Diujung sana Ranu dibuat melongo tak percaya dengan penuturan Vela. Dimana-mana orang itu lebih memilih tugasnya dikerjakan orang lain atau dikerjakan bersama supaya cepat selesai. Lah, ini malah lebih memilih mengerjakan tugas sendiri yang seharusnya dikerjakan bersama dengan Ranu. Gadis itu memang benar-benar aneh. Hingga segininya kah, ia menutup dirinya dari dunia luar. Bahkan rela mengerjakan sendiri tugas yang seharusnya dikerjakan berdua dengan Ranu. Benar-benar tidak tanggung-tanggung dia menutup diri dari dunia luar.
"Eh? Enggak bisa gitu dong!" seru Ranu dari ujung sana.
"Bisa. Kata siapa enggak bisa?!" balas Vela tak mau kalah.
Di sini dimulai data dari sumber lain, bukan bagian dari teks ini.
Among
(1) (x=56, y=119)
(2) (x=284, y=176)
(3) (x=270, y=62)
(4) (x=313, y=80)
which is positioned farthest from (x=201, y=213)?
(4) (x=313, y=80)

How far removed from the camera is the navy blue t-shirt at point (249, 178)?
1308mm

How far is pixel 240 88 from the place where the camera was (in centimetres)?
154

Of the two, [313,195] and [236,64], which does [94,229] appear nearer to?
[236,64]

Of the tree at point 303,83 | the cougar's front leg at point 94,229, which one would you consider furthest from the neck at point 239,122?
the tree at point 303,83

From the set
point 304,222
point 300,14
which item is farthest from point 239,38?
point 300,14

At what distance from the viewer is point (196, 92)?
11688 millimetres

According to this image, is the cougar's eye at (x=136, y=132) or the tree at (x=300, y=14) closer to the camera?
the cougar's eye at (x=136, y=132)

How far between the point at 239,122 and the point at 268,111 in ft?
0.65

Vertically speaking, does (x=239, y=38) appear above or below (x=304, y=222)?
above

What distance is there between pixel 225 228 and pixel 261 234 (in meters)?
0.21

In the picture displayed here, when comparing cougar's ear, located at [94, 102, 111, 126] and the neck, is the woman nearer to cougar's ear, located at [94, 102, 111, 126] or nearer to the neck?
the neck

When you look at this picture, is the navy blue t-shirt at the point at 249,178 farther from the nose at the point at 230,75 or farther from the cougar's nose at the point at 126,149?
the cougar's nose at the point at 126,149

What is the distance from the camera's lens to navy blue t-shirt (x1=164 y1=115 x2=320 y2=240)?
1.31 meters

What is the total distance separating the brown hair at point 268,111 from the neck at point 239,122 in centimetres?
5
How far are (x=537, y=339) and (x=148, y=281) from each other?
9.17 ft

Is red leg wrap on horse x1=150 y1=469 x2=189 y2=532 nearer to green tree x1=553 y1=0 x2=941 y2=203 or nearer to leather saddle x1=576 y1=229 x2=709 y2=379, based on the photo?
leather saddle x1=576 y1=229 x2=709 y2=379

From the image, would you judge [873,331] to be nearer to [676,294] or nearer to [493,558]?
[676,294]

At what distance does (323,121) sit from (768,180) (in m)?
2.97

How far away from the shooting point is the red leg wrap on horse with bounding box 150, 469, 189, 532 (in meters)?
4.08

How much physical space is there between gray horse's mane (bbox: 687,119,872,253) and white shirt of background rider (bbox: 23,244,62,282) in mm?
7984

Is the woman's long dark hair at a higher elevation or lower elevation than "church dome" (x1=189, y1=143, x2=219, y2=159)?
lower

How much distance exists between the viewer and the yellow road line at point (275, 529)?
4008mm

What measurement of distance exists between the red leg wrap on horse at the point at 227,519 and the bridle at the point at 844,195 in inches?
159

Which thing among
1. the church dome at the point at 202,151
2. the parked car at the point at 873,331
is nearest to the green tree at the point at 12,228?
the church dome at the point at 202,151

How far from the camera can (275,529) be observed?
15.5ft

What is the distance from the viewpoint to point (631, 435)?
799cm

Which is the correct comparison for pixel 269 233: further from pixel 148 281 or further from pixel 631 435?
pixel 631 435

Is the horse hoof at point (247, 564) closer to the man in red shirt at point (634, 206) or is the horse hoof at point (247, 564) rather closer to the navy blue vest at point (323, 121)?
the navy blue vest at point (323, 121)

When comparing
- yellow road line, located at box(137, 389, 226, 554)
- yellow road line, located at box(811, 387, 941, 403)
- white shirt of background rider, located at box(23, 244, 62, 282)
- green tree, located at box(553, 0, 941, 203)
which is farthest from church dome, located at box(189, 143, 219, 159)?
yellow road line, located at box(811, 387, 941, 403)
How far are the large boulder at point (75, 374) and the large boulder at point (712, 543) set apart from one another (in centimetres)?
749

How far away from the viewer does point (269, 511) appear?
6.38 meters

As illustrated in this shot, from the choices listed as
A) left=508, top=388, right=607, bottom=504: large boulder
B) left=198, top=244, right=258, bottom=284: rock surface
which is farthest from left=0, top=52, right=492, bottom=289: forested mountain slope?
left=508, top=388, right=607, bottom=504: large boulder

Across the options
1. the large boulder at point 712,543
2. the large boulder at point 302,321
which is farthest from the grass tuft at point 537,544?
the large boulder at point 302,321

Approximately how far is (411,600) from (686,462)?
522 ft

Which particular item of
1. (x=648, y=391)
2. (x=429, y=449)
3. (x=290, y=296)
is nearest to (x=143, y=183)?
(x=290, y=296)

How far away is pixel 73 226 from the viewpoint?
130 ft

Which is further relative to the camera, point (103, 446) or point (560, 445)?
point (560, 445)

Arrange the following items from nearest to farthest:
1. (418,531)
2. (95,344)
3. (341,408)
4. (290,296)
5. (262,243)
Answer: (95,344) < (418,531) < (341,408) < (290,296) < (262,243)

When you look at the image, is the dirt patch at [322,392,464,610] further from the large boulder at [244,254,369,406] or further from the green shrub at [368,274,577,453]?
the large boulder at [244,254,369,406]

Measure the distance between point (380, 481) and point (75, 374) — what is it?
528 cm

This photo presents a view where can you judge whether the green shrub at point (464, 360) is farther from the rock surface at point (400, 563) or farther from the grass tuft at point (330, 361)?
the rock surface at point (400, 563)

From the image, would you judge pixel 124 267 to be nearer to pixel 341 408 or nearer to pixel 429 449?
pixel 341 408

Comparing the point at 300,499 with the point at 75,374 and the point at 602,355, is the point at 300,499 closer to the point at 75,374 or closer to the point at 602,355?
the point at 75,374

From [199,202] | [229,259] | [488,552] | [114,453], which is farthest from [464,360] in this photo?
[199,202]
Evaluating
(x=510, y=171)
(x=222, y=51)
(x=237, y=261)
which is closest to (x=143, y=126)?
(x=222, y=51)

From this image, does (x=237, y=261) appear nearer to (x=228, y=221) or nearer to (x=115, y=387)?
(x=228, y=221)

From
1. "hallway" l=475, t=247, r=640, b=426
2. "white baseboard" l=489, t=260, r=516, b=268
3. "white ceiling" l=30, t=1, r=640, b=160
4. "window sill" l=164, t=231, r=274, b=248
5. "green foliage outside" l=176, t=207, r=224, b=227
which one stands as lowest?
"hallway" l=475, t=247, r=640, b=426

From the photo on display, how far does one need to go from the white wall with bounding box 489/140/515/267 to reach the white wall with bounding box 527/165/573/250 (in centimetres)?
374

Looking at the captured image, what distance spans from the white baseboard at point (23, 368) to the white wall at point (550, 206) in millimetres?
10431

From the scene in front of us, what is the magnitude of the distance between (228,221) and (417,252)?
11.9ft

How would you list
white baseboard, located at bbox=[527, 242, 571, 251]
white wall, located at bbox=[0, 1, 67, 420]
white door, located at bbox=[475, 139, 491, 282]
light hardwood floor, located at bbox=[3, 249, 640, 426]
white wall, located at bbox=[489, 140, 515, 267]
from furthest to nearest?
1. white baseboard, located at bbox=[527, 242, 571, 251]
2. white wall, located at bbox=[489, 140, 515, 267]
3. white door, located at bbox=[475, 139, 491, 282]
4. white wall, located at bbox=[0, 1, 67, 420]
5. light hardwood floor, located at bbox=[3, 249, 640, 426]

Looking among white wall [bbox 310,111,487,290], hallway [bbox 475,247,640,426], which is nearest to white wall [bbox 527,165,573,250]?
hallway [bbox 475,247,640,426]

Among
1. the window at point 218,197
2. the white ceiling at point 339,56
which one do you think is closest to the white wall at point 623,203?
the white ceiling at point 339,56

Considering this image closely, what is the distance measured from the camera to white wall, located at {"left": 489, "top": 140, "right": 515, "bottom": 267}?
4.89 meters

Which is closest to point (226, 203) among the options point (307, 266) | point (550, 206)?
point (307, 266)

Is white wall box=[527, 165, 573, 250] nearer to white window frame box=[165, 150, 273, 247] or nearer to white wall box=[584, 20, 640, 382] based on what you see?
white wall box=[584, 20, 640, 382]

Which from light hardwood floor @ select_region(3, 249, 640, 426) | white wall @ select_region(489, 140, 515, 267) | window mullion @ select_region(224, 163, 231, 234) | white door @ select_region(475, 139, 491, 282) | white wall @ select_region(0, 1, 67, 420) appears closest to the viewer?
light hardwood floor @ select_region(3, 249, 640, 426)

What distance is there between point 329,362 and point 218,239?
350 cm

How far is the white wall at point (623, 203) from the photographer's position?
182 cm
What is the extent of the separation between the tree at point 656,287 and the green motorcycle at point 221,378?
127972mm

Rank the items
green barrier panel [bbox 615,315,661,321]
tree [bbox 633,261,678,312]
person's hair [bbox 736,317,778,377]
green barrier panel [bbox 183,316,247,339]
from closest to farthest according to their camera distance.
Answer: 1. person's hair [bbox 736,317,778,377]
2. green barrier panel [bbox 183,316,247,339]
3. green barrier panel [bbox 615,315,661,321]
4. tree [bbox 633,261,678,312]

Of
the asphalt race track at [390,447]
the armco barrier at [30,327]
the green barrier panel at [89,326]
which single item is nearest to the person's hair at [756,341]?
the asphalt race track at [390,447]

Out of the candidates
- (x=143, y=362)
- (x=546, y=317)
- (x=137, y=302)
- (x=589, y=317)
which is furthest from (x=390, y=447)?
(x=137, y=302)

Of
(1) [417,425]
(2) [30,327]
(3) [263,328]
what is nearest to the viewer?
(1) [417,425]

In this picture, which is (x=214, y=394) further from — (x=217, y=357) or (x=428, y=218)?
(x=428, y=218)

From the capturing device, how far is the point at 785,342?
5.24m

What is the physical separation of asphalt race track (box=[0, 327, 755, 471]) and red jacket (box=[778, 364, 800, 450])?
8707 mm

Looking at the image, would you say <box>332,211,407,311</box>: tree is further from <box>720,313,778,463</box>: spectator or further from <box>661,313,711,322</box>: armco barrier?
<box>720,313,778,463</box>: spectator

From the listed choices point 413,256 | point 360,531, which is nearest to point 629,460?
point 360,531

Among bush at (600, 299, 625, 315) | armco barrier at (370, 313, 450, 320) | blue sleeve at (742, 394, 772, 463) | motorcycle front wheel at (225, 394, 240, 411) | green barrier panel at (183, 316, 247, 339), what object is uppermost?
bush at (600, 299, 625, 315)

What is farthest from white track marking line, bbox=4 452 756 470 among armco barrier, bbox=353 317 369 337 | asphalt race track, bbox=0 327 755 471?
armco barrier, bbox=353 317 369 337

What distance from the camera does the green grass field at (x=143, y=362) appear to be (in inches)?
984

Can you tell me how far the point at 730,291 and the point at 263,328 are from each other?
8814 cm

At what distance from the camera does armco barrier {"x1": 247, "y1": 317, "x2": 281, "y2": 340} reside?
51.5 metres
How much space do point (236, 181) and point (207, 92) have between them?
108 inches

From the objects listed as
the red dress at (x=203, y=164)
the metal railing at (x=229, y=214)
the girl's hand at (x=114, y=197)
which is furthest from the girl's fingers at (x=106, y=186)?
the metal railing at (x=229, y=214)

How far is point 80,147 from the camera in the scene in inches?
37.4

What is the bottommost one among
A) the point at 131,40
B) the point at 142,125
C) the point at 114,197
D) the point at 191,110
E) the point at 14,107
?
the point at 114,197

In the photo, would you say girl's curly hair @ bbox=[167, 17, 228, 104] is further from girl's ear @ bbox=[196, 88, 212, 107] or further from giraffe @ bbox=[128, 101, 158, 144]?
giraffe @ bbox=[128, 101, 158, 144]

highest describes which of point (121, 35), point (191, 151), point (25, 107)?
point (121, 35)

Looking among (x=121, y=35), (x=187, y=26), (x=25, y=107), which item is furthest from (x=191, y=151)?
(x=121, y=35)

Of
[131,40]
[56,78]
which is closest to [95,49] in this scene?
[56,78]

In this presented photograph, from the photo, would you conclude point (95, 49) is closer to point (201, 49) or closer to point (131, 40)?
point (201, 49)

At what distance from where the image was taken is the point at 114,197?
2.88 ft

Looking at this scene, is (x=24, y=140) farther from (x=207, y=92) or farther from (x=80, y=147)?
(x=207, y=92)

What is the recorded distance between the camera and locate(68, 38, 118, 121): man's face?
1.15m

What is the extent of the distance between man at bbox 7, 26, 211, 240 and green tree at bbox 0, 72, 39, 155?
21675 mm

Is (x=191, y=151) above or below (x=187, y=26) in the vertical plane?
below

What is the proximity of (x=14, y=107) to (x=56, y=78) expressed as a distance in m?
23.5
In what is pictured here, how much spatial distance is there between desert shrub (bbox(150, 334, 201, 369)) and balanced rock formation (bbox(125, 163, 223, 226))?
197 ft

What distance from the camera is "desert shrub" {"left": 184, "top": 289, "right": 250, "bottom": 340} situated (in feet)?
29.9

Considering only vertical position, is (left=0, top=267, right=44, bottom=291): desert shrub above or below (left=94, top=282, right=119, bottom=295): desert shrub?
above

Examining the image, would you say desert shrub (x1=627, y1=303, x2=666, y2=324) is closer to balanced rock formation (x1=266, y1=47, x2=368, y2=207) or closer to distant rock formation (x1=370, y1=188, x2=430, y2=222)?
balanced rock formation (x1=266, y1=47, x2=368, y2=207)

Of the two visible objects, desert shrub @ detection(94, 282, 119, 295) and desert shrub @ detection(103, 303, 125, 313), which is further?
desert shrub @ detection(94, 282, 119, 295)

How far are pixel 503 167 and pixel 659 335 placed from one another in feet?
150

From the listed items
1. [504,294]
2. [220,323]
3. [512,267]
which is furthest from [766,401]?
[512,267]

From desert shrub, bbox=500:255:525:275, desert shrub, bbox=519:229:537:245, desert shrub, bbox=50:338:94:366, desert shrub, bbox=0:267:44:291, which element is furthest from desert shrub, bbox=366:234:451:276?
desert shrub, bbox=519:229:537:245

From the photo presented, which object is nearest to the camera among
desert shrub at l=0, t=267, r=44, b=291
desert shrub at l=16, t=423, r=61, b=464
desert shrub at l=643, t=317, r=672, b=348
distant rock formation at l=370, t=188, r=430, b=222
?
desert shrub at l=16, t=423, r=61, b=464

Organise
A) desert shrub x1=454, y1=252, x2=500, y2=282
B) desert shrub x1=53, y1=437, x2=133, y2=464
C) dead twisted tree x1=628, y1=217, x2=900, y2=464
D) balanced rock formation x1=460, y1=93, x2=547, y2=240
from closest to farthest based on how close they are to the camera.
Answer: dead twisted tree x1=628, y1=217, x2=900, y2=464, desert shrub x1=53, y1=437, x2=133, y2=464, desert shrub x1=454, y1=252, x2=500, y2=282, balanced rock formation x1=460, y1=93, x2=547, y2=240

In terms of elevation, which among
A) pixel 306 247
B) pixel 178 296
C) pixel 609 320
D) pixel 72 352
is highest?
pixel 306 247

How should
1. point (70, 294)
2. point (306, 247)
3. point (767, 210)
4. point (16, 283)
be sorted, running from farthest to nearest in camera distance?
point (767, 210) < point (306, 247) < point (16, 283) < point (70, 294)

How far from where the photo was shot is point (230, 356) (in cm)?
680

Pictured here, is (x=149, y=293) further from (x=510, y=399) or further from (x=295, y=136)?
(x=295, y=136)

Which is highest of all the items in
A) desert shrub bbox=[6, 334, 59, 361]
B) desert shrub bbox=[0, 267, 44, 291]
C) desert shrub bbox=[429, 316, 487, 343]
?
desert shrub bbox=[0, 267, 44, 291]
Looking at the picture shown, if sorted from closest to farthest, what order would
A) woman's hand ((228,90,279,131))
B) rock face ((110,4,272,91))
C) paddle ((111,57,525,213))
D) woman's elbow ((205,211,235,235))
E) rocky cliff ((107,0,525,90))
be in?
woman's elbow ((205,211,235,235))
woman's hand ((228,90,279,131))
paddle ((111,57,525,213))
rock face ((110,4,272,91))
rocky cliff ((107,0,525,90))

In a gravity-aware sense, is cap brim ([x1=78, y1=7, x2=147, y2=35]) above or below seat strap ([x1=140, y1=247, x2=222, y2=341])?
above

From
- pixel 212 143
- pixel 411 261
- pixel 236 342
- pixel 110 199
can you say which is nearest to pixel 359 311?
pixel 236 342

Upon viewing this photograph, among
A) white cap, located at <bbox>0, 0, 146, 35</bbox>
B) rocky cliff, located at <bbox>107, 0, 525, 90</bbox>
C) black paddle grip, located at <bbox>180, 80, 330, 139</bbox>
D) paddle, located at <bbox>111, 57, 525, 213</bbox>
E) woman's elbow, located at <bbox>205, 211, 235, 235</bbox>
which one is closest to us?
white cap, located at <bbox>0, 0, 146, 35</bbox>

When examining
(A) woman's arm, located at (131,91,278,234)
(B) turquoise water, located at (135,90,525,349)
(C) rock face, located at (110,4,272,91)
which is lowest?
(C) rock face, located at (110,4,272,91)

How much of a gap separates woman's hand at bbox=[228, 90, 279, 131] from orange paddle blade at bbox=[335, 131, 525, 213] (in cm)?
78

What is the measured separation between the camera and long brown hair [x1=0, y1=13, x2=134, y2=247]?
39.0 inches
Ranu mendengus mendentar ucapan gadis keras kepala tersebut. "Pokoknya enggak bisa. Itu kan tugasnya berpasangan. Gue juga harus ikut andil dalam menyelesaikan tugas tersebut."
"Lo harusnya seneng, karena gue mau ngerjain tugas itu sendiri."
Mungkin Ranu akan senang jika temannya yang mengerjakan tugas yang diberikan gurunya itu bukan Vela. Pasti dengan senang hati ia mengiyakan permintaan tetsebut, karena pasanganya mengerjakan tugas yang diberikan itu Vela, maka ia menolak ide tersebut mentah-mentah. Pasalnya jika mereka berdua mengerjakan tugas bersama, maka secara tidak langsung akan membuat Ranu lebih bayak berinteraksi dengan Vela dan tentu itu semakin memudahkan Ranu untuk lebih dekat dengan Vela, dengan demikian tujuan awalnya akan segera tercapai--melihat Vela seperti siswa lainya yang gemar bersosialisasi dengan teman sebayanya.
"Enggak, gue enggak seneng sama sekali. Coba lo pikir! Kalo lo ngerjain tugas itu sendirian yang ada gue malah jadi ngelunjak, terus gue gak akan mau lagi ikut ngerjain tugas kelompok dan karena gue males nanti otak gue gak keasas, habis gak keasah gue jadi goblok. Terus kalo gue goblog gue enggak lulus sekolah. Kalo gue enggak lulus sekolah nanti gue enggak dapat kerjaan dan uang. Nah kalo gue gak punya uang nanti gue kasih nafkah lo sama anak-anak kita nanti pakai apa? Gue enggak mau nanti anak-anak kita kelaparan. Maka itu lo harus kasih izin gue buat bantu menyelesaikan tugas itu," ujar Ranu panjang lebar agar ia dapat mengerjakan tugas bersama Vela.
Vela menatap handphone-nya tak percaya. Ini tadi yang menelepon Ranu atau orang gila. "Lo sakit?"
"Enggak. Gue sehat kok, enggak usah khawatir. Emang kenapa sih kok tiba-tiba nanya gitu?" ujar Ranu tanpa beban.
"Omongan lo ngaco tahu enggak?!"
"Eleh, bilang aja lo senengkan gue ngomong kek gitu," ucap Ranu dengan tujuan menggoda gadis yang menurut Ranu keras kepala tersebut.
"Dalam mimpi lo!" ujar Vela langsung mematikan sambungan telepon tersebut, sebelum ia ikut-ikutan gila mendengar celotehan tidak masuk akal lelaki yang menurutnya menyebalkan tersebut.